2
"Za wierność dziewczynie masz mega plusa :)"
Taka karteczke dostał wczoraj od dziewczyny, która obserwowała go podczas wieczoru. Dała ją barmanką by mu przekazały. Po powrocie do domu rozmawialiśmy o tym. Powiedział, że wybiegł za nią i spytał o co jej chodzi. Powiedziała mu, że wie, że ma dziewczyne i podobało się jej Jego zachowanie. Że nie zna mnie osobiście, ale wie o mnie i dlatego go obserwowała. Spytałam o jakie zachowanie jej chodziło. Powiedział, że siedząc na barze podeszła do Niego jakaś laska, złapała za noge, a on odsunął ją i poszedł na zaplecze.
Zrobiło mi się miło. Nie wiem kim jest ta dziewczyna. Ale świadomość tego, że ktoś być może nie znając mnie jest dla mnie życzliwy. To zajście dodało mi odrobine siły. Może w jakiś sposób wpłynęło również na Niego.
Nienawidzę tego klubu!
(15:36)
Może tak bedzie lepiej? Nie, na sercu na pewno nie, ale moze w przyszlości okaże się, ze szczescie w koncu mnie spotka u czyjegos boku, mimo, że to nie bedzie On... Lepiej oddalać się od Niego bardzo powoli, delikatnie, niezauważalnie prawie. Rozmawiając, łudząc się każdego dnia, aż w końcu obudzić się ze świadomością, że jestem sama i już nie płacze.

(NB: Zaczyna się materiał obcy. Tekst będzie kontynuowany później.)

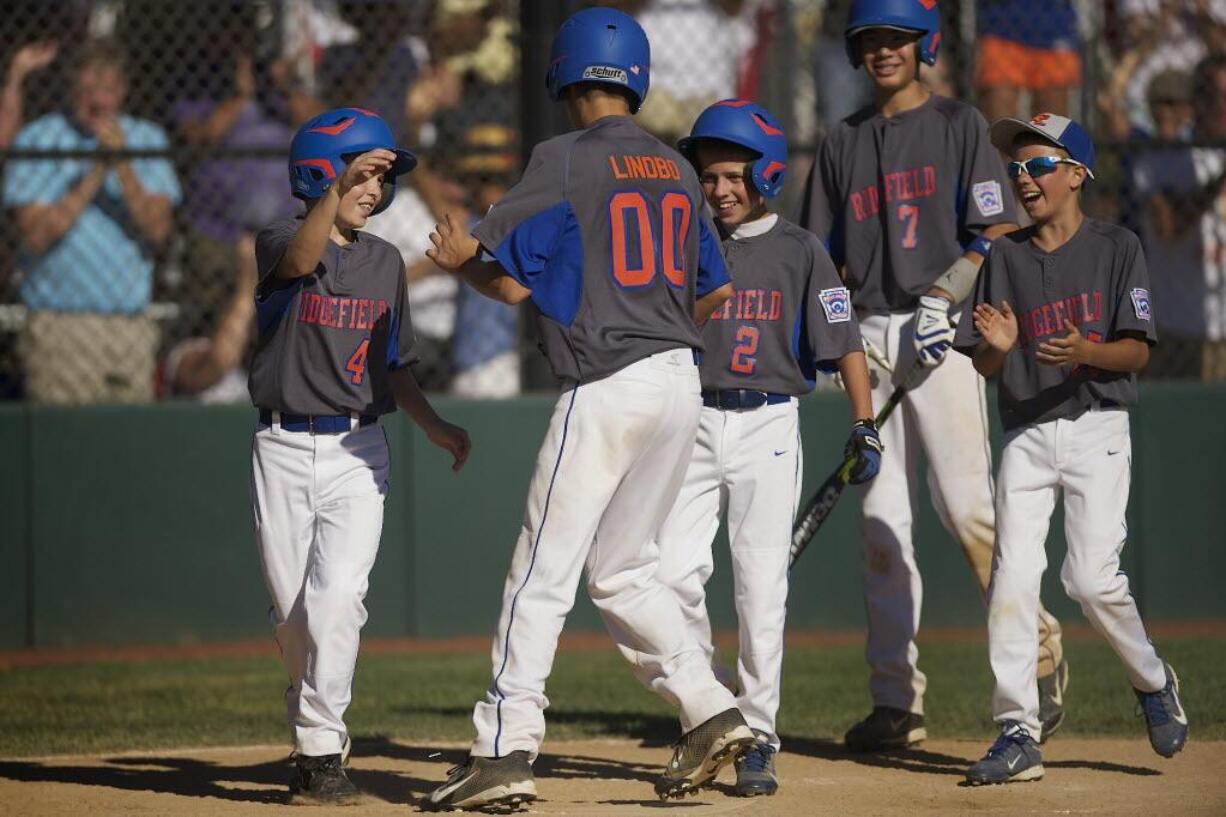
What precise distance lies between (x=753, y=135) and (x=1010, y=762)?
1.97 metres

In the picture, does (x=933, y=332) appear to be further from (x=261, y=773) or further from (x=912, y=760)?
(x=261, y=773)

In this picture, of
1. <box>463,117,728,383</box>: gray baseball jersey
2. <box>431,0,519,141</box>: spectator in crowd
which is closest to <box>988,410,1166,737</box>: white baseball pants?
<box>463,117,728,383</box>: gray baseball jersey

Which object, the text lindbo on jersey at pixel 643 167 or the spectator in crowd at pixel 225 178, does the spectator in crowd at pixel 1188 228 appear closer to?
the spectator in crowd at pixel 225 178

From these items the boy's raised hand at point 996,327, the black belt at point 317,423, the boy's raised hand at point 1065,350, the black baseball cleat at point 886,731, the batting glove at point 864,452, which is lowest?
the black baseball cleat at point 886,731

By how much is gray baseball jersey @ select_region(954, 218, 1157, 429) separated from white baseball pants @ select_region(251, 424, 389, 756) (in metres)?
1.87

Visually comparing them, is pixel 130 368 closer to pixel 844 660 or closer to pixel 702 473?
pixel 844 660

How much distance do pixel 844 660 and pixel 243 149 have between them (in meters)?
3.85

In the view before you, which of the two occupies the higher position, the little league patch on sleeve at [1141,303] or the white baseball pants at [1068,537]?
the little league patch on sleeve at [1141,303]


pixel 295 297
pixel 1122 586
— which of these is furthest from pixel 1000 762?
pixel 295 297

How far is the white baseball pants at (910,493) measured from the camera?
19.9 ft

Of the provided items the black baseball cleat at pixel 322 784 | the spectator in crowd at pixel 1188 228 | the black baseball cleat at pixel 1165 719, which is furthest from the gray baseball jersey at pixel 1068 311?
the spectator in crowd at pixel 1188 228

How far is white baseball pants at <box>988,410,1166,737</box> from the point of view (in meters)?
5.33

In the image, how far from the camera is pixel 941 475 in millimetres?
6098

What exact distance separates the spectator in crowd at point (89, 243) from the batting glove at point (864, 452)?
193 inches
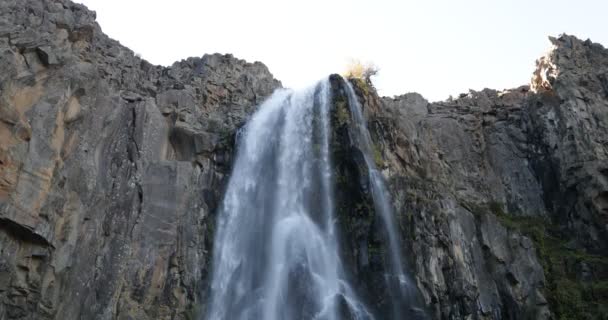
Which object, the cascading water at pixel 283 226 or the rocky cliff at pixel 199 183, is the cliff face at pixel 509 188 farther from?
the cascading water at pixel 283 226

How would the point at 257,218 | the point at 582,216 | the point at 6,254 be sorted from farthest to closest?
the point at 582,216, the point at 257,218, the point at 6,254

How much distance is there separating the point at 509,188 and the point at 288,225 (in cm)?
1273

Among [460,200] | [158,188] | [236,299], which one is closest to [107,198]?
[158,188]

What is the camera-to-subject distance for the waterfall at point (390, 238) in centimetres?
2014

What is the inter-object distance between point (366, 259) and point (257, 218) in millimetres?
4920

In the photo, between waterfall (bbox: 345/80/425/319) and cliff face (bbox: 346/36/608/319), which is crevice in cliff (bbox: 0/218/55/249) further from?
cliff face (bbox: 346/36/608/319)

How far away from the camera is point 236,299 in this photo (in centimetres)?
2120

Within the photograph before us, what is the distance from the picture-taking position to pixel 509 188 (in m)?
29.1

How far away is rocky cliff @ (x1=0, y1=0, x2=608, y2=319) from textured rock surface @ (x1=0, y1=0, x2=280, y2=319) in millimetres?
52

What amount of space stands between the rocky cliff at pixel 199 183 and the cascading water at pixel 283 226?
758mm

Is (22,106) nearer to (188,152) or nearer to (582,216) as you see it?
(188,152)

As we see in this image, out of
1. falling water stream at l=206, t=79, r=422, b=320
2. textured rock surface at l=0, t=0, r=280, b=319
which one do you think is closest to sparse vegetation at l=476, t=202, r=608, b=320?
falling water stream at l=206, t=79, r=422, b=320

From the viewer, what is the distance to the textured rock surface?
58.0ft

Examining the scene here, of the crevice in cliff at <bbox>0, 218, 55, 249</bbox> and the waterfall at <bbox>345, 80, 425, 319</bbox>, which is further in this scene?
the waterfall at <bbox>345, 80, 425, 319</bbox>
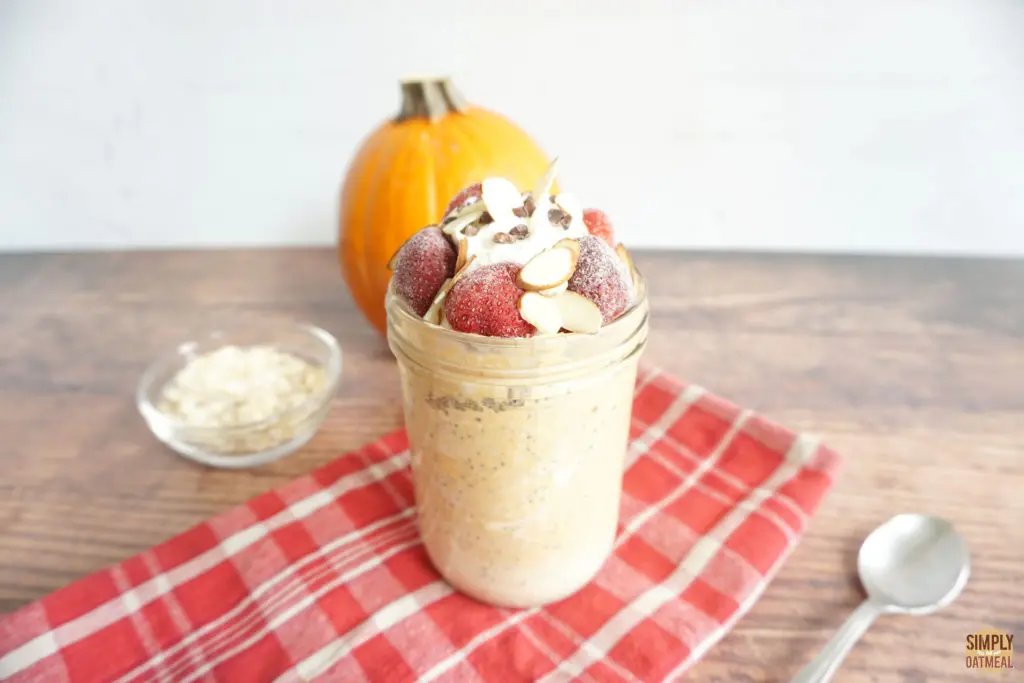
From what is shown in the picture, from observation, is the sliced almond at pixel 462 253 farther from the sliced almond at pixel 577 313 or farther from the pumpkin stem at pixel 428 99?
the pumpkin stem at pixel 428 99

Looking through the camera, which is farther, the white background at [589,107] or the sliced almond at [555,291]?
the white background at [589,107]

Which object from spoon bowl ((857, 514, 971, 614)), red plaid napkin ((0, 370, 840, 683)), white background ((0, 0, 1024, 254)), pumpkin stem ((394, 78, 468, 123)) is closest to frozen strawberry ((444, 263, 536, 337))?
red plaid napkin ((0, 370, 840, 683))

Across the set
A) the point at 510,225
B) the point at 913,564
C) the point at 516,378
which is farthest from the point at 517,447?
the point at 913,564

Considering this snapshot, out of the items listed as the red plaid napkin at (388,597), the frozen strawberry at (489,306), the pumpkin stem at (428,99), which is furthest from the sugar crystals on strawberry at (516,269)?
the pumpkin stem at (428,99)

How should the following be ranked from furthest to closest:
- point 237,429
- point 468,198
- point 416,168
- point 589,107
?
point 589,107 < point 416,168 < point 237,429 < point 468,198

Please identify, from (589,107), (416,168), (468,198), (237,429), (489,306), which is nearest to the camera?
(489,306)

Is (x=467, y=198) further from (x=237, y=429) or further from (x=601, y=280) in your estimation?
(x=237, y=429)

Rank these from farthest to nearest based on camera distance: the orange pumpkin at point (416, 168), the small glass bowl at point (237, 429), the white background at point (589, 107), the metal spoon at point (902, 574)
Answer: the white background at point (589, 107), the orange pumpkin at point (416, 168), the small glass bowl at point (237, 429), the metal spoon at point (902, 574)

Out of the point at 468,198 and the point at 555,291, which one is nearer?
the point at 555,291
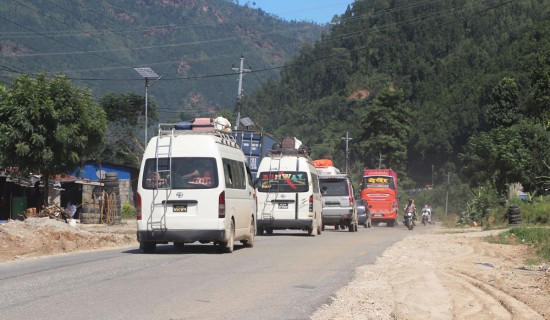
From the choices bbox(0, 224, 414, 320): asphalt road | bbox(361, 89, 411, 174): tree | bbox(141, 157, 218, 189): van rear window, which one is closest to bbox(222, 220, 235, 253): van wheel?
bbox(0, 224, 414, 320): asphalt road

Mowic, że wybrał mnie odniosłam wrażenie, że inaczej to wszystko bedzie wygladało. Wczoraj rozmawialiśmy w ciagu dnia... spytałam "czemu nie mowisz już do mnie jak wcześniej, jak w ostatni piątek". Odpowiedz jego zakuła "bo wszystko sie zmieniło, a jak Cię widze to nie potrafie powiedziec naczej niż kotku, ale przez telefon jest inaczej." Normalny związek na odległość jest ok. Ale nie taki, w któym wszystko się robi na siłę. Obiecał, że każdy weekend moich zjazdów bedziemy spedzac razem. Wczoraj powiedział, że w piątek sa urodziny J. i nie moze go na nich nie być. I nawet nie chciał słyszeć o tym by mógł powiedziec mu, że jedzie do domu. I tu wlasnie pokazał swój wybór. Przecież o to wlasnie chodziło. Ja przeciwko J. I tym razem wybrał J.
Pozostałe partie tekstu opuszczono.